- 450g Tiger Prawns
- 4 tbs Olive Oil
- 1 large Onion
- 1 large Fennel
- 2 chopped Carrots
- 150ml Dry White Wine
- 1 tbs Brandy
- 400g Chopped Tomatoes
- 1L Fish Stock
- 2 pinches Paprika
- 150ml Double Cream
- 8 Prawns
Shell the prawns, then fry the shells in the oil in a large pan for about 5 mins.
Add the onion, fennel and carrots and cook for about 10 mins until the veg start to soften.
Pour in the wine and brandy, bubble hard for about 1 min to drive off the alcohol, then add the tomatoes, stock and paprika.

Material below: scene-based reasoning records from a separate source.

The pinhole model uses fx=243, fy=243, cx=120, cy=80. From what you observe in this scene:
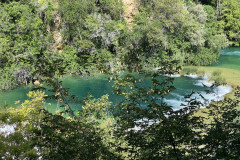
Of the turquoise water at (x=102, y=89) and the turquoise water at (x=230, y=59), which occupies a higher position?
the turquoise water at (x=230, y=59)

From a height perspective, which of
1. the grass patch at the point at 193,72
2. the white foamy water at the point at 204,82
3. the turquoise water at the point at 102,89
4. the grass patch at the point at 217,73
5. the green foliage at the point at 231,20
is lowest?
the turquoise water at the point at 102,89

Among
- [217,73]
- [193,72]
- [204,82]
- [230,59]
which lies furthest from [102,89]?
[230,59]

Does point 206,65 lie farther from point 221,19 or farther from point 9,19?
point 9,19

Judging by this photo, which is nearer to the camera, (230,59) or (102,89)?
(102,89)

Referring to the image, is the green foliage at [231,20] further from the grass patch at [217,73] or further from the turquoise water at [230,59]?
the grass patch at [217,73]

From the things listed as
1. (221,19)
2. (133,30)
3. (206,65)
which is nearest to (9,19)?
(133,30)

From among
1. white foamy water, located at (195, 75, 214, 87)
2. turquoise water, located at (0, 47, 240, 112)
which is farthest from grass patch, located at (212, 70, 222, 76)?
turquoise water, located at (0, 47, 240, 112)

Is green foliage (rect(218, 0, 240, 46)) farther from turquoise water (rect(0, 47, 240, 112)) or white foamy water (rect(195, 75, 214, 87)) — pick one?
white foamy water (rect(195, 75, 214, 87))

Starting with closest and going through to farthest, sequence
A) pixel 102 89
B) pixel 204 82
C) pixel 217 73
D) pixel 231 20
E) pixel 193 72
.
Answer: pixel 102 89 → pixel 204 82 → pixel 217 73 → pixel 193 72 → pixel 231 20

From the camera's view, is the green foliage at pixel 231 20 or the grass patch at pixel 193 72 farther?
the green foliage at pixel 231 20

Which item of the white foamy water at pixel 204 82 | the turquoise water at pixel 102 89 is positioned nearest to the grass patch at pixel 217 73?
the white foamy water at pixel 204 82

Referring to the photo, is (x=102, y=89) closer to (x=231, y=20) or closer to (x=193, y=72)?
(x=193, y=72)

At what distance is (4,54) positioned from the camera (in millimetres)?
26797

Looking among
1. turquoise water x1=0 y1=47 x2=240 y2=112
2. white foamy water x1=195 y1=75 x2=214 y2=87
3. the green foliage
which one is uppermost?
the green foliage
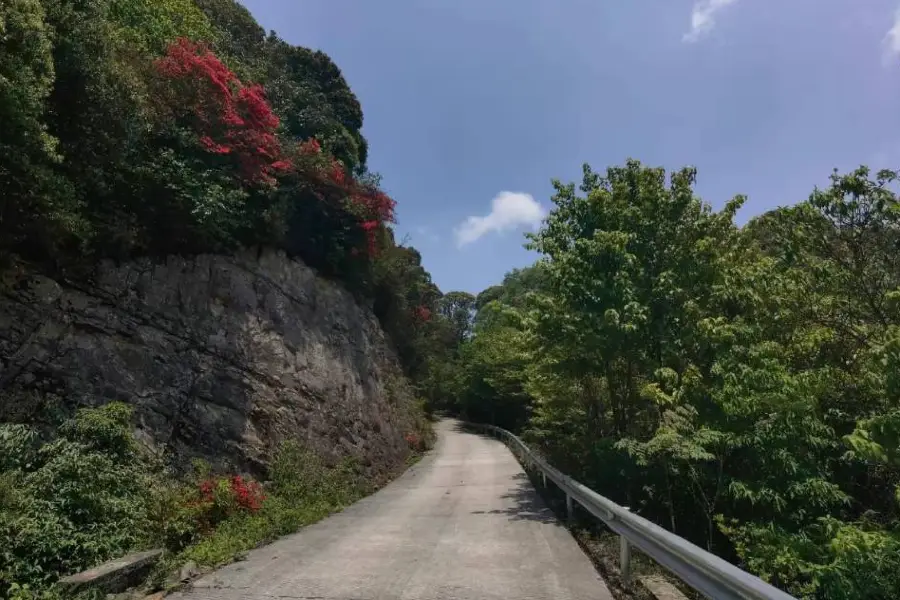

Cover and simmer for 30 mins.
Meanwhile, chop the prawns.
Blitz the soup as finely as you can with a stick blender or food processor, then press through a sieve into a bowl.
Spend a bit of time really working the mixture through the sieve as this will give the soup its velvety texture.
Tip back into a clean pan, add the prawns and cook for 10 mins, then blitz again until smooth.
You can make and chill this a day ahead or freeze it for 1 month.
Thaw ovenight in the fridge.
To serve, gently reheat in a pan with the cream.
If garnishing, cook the 8 prawns in a little butter.
Spoon into small bowls and top with the prawns and snipped fennel fronds.